__What is required__:
Please reproduce all the records exactly while leaving out their pictures.

__The data__:
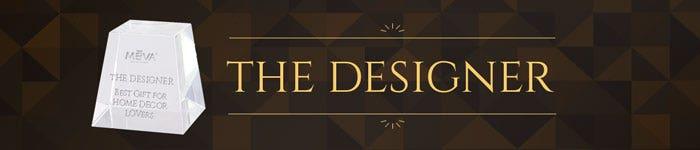 Designer-Award-Banner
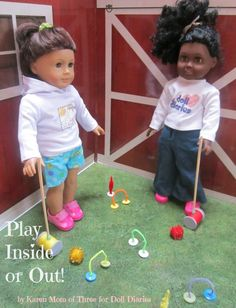 Let's Play Croquet! Make Your Own Doll Sized Play Set! — Doll Diaries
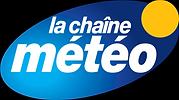 la-chaine-meteo_Img1.png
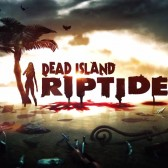 Dead Island: Riptide trainer, cheats and more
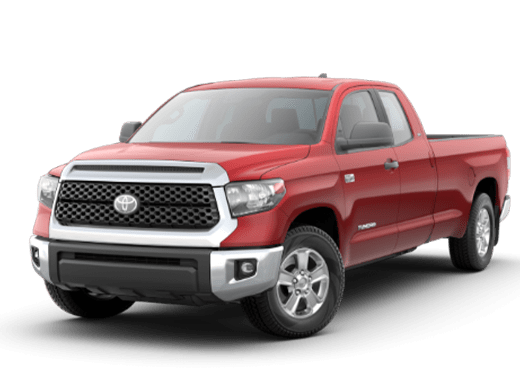 Tundra SR5 Double Cab 6.5ft Standard Bed 2WD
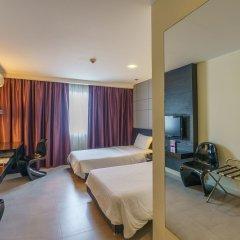 Отель Park Residence Bangkok Бангкок спа фото 2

__Written solution__:
 Designer-Award-Banner
 Let's Play Croquet! Make Your Own Doll Sized Play Set! — Doll Diaries
 la-chaine-meteo_Img1.png
 Dead Island: Riptide trainer, cheats and more
 Tundra SR5 Double Cab 6.5ft Standard Bed 2WD
 Отель Park Residence Bangkok Бангкок спа фото 2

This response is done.